Foi com o propósito de homenagear o autor português e destacar a sua importância no desenvolvimento da cultura e do bem-estar da comunidade que se criou esta data em 1982. Este dia assinala igualmente o aniversário da Sociedade Portuguesa de Autores. 

Noutra cidade, noutras serras, noutro século

A minha amiga Nelinha nasceu na capital de um Reino, que afinal deixou de ser reino, lá por alturas dos princípios do séc.

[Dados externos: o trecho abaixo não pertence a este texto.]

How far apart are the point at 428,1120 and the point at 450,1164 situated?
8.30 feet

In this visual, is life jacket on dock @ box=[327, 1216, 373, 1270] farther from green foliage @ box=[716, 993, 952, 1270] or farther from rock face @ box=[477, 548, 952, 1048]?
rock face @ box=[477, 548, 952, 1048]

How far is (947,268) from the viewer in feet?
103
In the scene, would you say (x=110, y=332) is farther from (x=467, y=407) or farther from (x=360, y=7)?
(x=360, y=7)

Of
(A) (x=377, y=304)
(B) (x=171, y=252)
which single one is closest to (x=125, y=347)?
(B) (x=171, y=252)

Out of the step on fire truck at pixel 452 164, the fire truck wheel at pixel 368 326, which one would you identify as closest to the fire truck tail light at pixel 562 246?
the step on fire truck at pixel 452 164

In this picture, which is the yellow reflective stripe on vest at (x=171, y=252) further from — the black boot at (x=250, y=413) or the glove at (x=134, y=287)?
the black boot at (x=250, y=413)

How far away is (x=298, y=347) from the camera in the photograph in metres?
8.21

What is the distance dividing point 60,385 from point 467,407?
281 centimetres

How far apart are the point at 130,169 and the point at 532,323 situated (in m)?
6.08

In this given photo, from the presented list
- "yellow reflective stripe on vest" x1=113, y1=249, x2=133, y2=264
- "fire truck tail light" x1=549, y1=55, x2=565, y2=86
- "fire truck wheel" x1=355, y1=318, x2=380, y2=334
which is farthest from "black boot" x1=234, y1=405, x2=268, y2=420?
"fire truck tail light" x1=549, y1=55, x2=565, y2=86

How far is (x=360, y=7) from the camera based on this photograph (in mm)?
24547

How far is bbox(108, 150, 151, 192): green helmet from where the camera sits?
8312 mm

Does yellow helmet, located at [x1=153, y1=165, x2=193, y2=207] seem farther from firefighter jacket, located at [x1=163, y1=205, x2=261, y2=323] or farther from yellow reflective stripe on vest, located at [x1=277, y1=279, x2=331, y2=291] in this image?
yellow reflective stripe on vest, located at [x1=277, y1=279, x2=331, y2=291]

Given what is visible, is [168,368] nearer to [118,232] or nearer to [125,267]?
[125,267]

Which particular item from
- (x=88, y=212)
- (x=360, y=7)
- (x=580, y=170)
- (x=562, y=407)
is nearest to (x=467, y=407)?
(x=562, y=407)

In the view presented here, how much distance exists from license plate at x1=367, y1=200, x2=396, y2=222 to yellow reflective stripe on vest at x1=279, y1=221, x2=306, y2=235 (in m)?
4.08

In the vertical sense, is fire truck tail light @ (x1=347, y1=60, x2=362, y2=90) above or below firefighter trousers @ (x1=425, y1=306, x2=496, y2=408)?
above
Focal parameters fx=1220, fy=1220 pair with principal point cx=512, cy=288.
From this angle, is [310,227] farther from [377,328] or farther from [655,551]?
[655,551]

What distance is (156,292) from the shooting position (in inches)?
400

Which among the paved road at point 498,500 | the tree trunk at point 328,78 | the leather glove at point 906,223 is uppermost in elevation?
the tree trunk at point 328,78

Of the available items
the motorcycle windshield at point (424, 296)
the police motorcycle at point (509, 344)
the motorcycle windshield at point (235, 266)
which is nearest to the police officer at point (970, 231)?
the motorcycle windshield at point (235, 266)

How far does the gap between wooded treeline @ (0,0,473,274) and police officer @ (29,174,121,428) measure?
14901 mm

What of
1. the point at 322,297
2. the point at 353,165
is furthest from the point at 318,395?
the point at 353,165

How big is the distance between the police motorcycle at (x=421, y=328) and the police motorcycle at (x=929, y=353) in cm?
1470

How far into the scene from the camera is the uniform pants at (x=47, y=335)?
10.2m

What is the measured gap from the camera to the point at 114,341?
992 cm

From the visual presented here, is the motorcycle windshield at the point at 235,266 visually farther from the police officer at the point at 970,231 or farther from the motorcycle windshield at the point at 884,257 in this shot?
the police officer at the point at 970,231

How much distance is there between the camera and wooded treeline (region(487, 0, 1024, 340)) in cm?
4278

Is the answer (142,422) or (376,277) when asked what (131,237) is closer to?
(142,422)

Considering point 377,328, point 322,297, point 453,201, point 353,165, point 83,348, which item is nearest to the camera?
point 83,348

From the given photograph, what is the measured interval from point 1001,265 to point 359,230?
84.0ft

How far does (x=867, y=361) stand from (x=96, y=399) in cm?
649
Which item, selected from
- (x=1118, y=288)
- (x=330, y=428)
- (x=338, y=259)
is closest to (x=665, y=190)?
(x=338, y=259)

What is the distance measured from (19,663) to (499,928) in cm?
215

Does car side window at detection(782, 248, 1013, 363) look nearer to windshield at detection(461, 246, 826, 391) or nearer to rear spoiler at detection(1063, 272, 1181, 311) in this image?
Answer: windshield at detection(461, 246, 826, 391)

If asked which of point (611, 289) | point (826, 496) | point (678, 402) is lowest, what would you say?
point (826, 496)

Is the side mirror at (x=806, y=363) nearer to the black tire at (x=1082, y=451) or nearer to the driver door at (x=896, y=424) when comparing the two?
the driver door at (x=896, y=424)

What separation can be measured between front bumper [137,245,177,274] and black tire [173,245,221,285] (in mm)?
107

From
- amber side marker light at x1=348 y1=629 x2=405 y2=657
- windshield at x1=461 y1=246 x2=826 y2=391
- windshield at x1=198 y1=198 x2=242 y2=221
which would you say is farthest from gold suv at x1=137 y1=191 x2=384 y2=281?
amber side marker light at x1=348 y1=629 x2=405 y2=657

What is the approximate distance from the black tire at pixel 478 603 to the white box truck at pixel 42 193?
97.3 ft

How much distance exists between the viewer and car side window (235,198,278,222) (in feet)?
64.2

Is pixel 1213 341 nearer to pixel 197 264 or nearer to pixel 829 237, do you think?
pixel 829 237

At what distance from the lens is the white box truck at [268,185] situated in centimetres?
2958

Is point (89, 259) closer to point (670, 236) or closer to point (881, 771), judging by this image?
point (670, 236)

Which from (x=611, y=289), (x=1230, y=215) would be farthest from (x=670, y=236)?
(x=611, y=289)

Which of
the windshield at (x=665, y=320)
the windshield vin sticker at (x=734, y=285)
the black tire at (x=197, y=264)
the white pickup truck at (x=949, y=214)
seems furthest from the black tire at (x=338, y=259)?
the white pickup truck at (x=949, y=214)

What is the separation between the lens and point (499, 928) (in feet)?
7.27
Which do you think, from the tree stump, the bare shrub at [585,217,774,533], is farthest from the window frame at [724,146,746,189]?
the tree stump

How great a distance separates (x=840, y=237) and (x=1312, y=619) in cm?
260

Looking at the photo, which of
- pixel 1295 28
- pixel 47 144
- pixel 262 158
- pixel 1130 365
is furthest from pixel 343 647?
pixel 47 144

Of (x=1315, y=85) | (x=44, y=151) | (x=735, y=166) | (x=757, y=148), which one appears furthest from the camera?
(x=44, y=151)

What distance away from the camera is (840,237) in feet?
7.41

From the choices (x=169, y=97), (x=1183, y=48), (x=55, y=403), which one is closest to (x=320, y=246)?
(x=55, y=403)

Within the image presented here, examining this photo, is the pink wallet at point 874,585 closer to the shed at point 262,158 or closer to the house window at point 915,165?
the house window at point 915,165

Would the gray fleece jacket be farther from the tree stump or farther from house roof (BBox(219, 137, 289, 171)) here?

XX.  Passou a ser uma república que se mantém num equilíbrio instável, aflita e a tentar encontrar rumo certo, o que se tem mostrado muito difícil de encontrar … E, apesar dos foguetes e das festas que rejubilaram com o novo rei, por acaso um republicano socialista, ao festejarem o primeiro centenário da república, a pintura dessa comemoração é sombria, as pinceladas são tímidas, hesitantes e incertas, o pintor não foi um mestre.  O reino não está a conseguir suportar o peso da sua grande História, com tantos feitos, heróis e bravuras, pois tem ainda que levar com a incomensurável carga de histórias e historinhas que a enriquecem, enaltecem e pesam na cultura do seu muito distraído povo. A pintura, que poderia ser um bonito quadro que pudéssemos admirar com glória e orgulho está infelizmente desfocada e esfumada, parecida com uma daquelas telas do pintor Noronha da Costa.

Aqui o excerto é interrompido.